The answer is, as often, "it depends". Having one "mesh" (i.e. one buffer) per object is arguably "cleaner" but it is also likely slower. One buffer per object will make you bind a different buffer much more often. Tiny vertex buffer objects (a few dozen vertices) are as bad as huge ones (gigabytes of data). You should try to find a "reasonable" thing in between
The as of version 3.2 readily available glDrawElementsBaseVertex (also exists as instanced version) will allow you to seamlessly draw several objects or pieces from one buffer without having to fiddle with renumbering indices, and without having to switch buffers.
You should preferrably (presuming OpenGL 3.3 availability) not use glGetAttribLocation at all, but assign the attribute to a location using the layout specifier. That way you know the location, you don't need to ask every time, and you don't have to worry that "weird, unexpected stuff" might happen.
If you can't do it in the shader, use glBindAttribLocation (available since version 2.0) instead. It is somewhat less comfortable, but does the same thing. You get to decide the location instead of asking for it and worrying that the compiler hopefully didn't change the order for two different shaders.
It's generally cleaner if you use different buffers for different objects.
According to:
http://www.opengl.org/sdk/docs/man/xhtml/glGetAttribLocation.xml
This will only returned the pointer to the location of the data. You use this to bind you vertex info to the program. When you render your other object you will bind to the vbo that stores the other vertices.

Behavior of uniforms after glUseProgram() and speed

How fast is glUseProgram()? Is there anything better (faster)?:
Here are my thoughts:
Use 1 universal shader program, but with many input settings and attributes (settings for each graphics class)

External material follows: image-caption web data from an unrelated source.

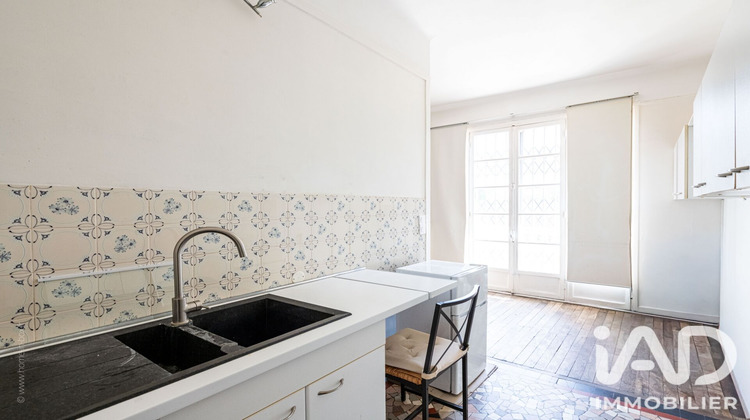 Ma-Cabane - Vente Appartement Saint-Cloud, 54 m²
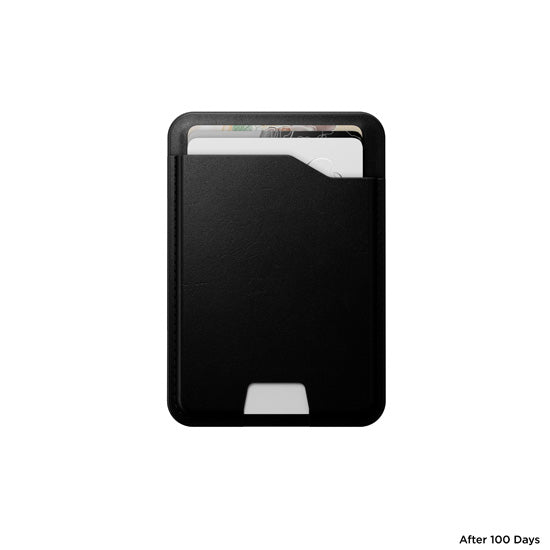 Mag Wallet con Find My Negro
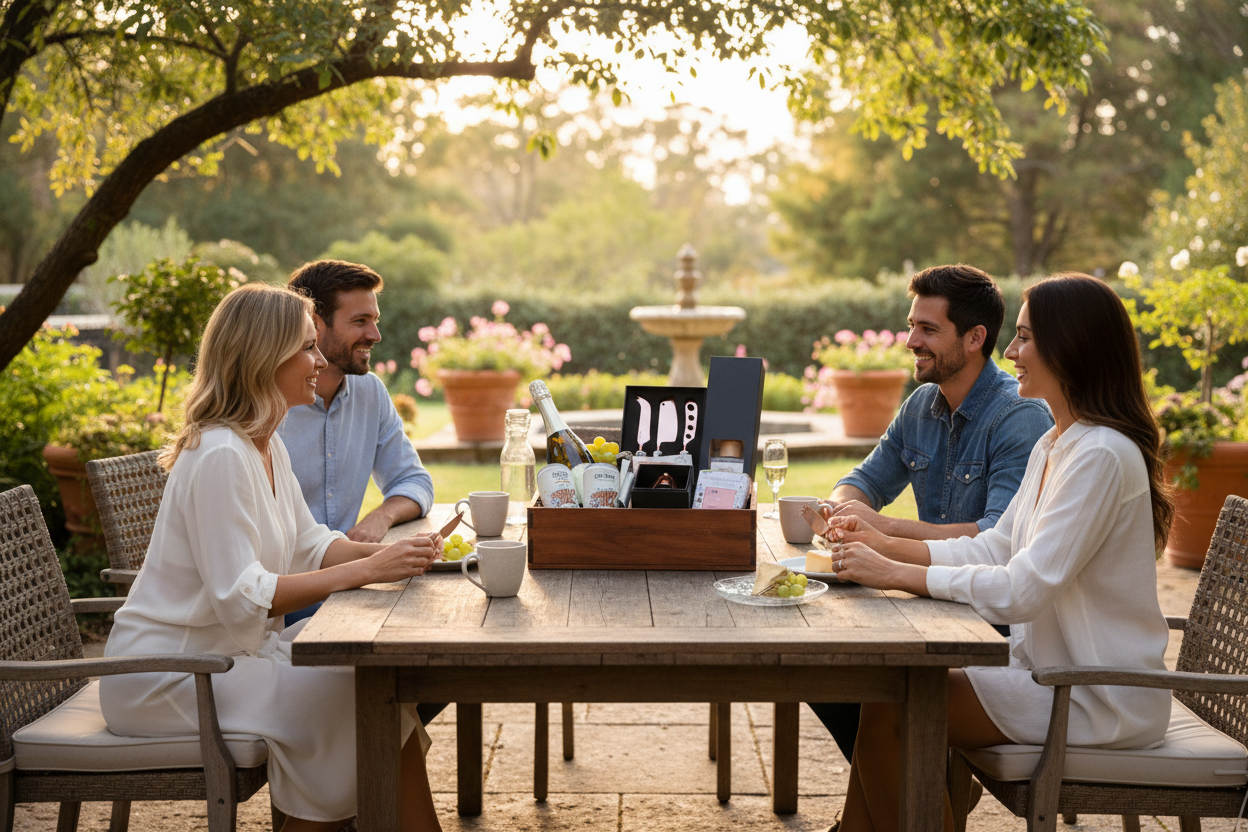 The Essentials Collection Alfresco - Minimal Table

Use more than 1 shader for each graphics class
What state are uniforms in after changing the shader program? Do they save values (for example, values of matrices)?
Here are what I consider the benefits of #1 to be:
Doesn't use glUseProgram()
And the benefits of #2:
No matrix changes (for example, if class Menu and class Scene3D have different Projection matrices)
What of the two options is better largely depends on what those shaders do, how different they are and how many attributes/uniforms you set and how often they are changed. There is no one right answer for all cases.
That said: Keep in mind, there is not only the cost for state changes, but also a shader runtime cost and it is payed per vertex and per fragment. So keeping the complexity of the shader low is always a good idea and a universal shader is more complex than specialised ones.
Minimize state change. If you have objects A, C, E using Program X and B, D, F using Program Y then, all else being equal, render in order ACEBDF, not ABCDEF.
Regarding the last question: Programs retain their state, and thus the values of uniforms, over their lifetime, unless you relink them. But uniforms are per program state, which means that if you have two uniforms with the same name and type in different programs, values won't carry over from one program to another.